Dulu, aku mungkin akan menggodanya, “Kalau kamu memohon, mungkin akan kulayani,” tapi sekarang, aku tidak tahu apa yang akan kulakukan kalau sampai marah.
“...Tablet? Mana? Mana?”
“...Tolong, hentikan.”
“Iya, tuh.

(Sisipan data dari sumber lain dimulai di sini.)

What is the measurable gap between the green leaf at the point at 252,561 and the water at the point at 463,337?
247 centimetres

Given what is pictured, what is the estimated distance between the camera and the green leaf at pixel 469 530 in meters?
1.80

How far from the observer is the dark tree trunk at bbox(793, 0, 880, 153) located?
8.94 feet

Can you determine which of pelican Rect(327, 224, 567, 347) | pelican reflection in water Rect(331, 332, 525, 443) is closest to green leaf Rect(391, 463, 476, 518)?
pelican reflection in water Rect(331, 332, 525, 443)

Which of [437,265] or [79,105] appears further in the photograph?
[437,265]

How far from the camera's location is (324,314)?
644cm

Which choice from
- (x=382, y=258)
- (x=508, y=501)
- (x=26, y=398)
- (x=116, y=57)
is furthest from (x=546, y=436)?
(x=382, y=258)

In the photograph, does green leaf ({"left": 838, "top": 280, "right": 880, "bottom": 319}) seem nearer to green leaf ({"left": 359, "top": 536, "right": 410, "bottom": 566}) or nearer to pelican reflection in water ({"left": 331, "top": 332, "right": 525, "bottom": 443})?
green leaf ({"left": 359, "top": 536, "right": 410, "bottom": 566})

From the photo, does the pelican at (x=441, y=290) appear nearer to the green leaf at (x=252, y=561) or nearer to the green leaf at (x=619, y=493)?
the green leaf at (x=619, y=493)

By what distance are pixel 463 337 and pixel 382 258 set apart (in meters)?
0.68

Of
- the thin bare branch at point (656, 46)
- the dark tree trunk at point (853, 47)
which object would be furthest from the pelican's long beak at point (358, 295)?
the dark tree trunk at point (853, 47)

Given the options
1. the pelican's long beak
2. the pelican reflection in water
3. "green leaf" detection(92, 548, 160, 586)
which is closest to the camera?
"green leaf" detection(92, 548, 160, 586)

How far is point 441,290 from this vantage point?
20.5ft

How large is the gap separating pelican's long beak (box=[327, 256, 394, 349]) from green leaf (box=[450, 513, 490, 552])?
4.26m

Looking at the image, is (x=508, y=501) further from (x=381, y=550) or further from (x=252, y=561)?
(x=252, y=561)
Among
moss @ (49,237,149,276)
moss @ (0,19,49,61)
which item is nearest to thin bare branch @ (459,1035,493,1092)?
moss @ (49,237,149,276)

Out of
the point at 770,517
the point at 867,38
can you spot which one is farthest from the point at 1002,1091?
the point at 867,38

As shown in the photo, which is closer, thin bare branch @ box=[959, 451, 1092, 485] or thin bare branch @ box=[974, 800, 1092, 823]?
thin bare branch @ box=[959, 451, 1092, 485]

Kasihan, ‘kan.”
Kalau sampai di tablet yang dipakai Yamamoto sekarang ada video aneh, mungkin... aku akan membunuh Yamamoto, lalu bunuh diri.
“Yah, kalau Megu yang bilang.”
“Kamu harus berterimakasih, loh, Yamamoto.”
“Kamu kan yang menodongkan pisau ke leherku?”
Ucap Yamamoto dengan jengah.
“Yamamoto-kun, kamu nggak boleh melawan Megu, loh.”
Lanjut Akari dengan nada riang.
“Bisa tinggal bareng Megu saja sudah merupakan sebuah mukjizat. Kamu harusnya sungkem sama Megu.”
“...Akari.”
“Apa? Megu?”
“...Jangan... jelek-jelekkan Yamamoto.”
Aku berniat mengatakannya dengan tenang, tapi nadaku malah meninggi. Apa boleh buat. Aku tidak bisa tinggal diam mendengar ucapan Akari.
Lagi pula, siapa yang menyewa rumah ini.
Siapa yang tidak punya uang sepeser pun dan kebingungan tidak punya tempat tujuan.
Siapa yang punya banyak masalah.
...Ucapan Akari benar-benar keterlaluan.
Kehidupan kami ini bisa berjalan berkat kemurahan hati Yamamoto.
Karena ada Yamamoto, makanya ada aku yang sekarang.
...Sekalipun itu Akari.
Biarpun aku tahu Akari cuma bergurau...
Aku tidak bisa membiarkannya menjelek-jelekkan Yamamoto.
...Hatiku yang panas tadi, mendingin oleh udara ruangan yang tiba-tiba menjadi hening.
“B-Bukan... Maksudku bukan begitu.”
Aku buru-buru meralat.
“A-Aku cuma... nggak suka aja kalau ada yang jelek-jelekin teman serumahku, gitu...”
Kata-kataku terdengar lirih, tapi apa ini cukup untuk mengelabui mereka?
“Dikit doang...”
Yamamoto kelihatan bingung, tapi sepertinya aku berhasil mengelak.
Akari...
“...Oh gitu. Maaf, ya.”
Entah apa yang dipikirkannya, tapi dia menatapku dengan senyuman paling lembut hari ini.
“Nabe-nya sudah siap, kayaknya.”
“I-Iya, benar juga.”
Kami pun menikmati pesta nabe dalam suasana yang sedikit canggung.